**Provided data**
▬▬▬

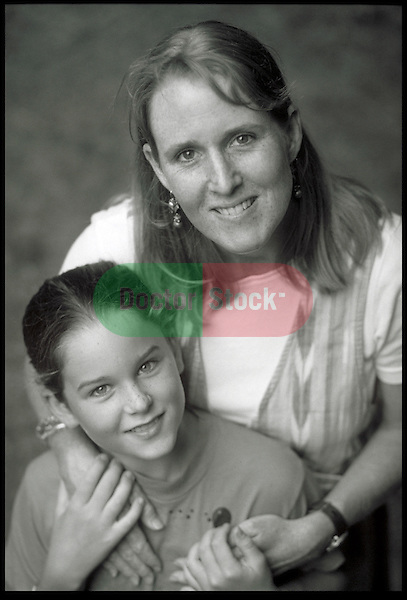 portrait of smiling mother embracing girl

▬▬▬

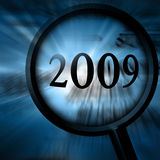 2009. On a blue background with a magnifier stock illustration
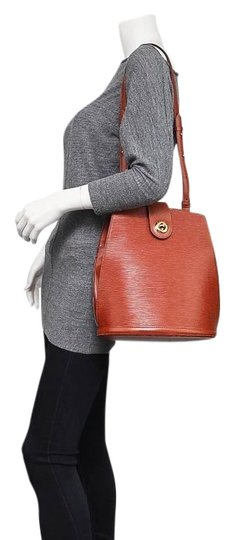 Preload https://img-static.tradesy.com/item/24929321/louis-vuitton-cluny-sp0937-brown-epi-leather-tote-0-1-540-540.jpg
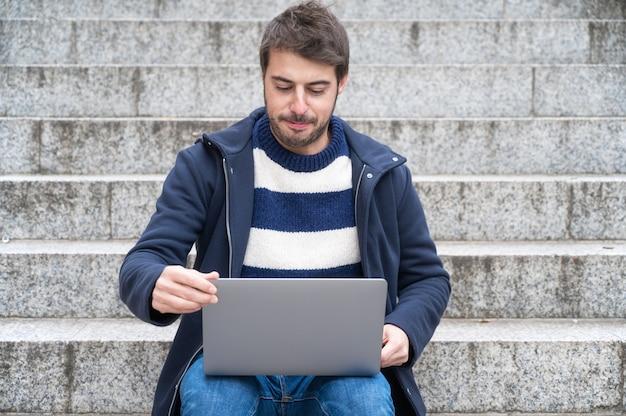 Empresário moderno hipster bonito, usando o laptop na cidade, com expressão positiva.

▬▬▬

**What this task involves**
Range to print from the listing above: from the line with "2009. On a blue" up to and including the line with "Empresário moderno hipster". Please print those lines exactly, with no pictures and nothing more.

**Solved exercise**
 2009. On a blue background with a magnifier stock illustration
 Preload https://img-static.tradesy.com/item/24929321/louis-vuitton-cluny-sp0937-brown-epi-leather-tote-0-1-540-540.jpg
 Empresário moderno hipster bonito, usando o laptop na cidade, com expressão positiva.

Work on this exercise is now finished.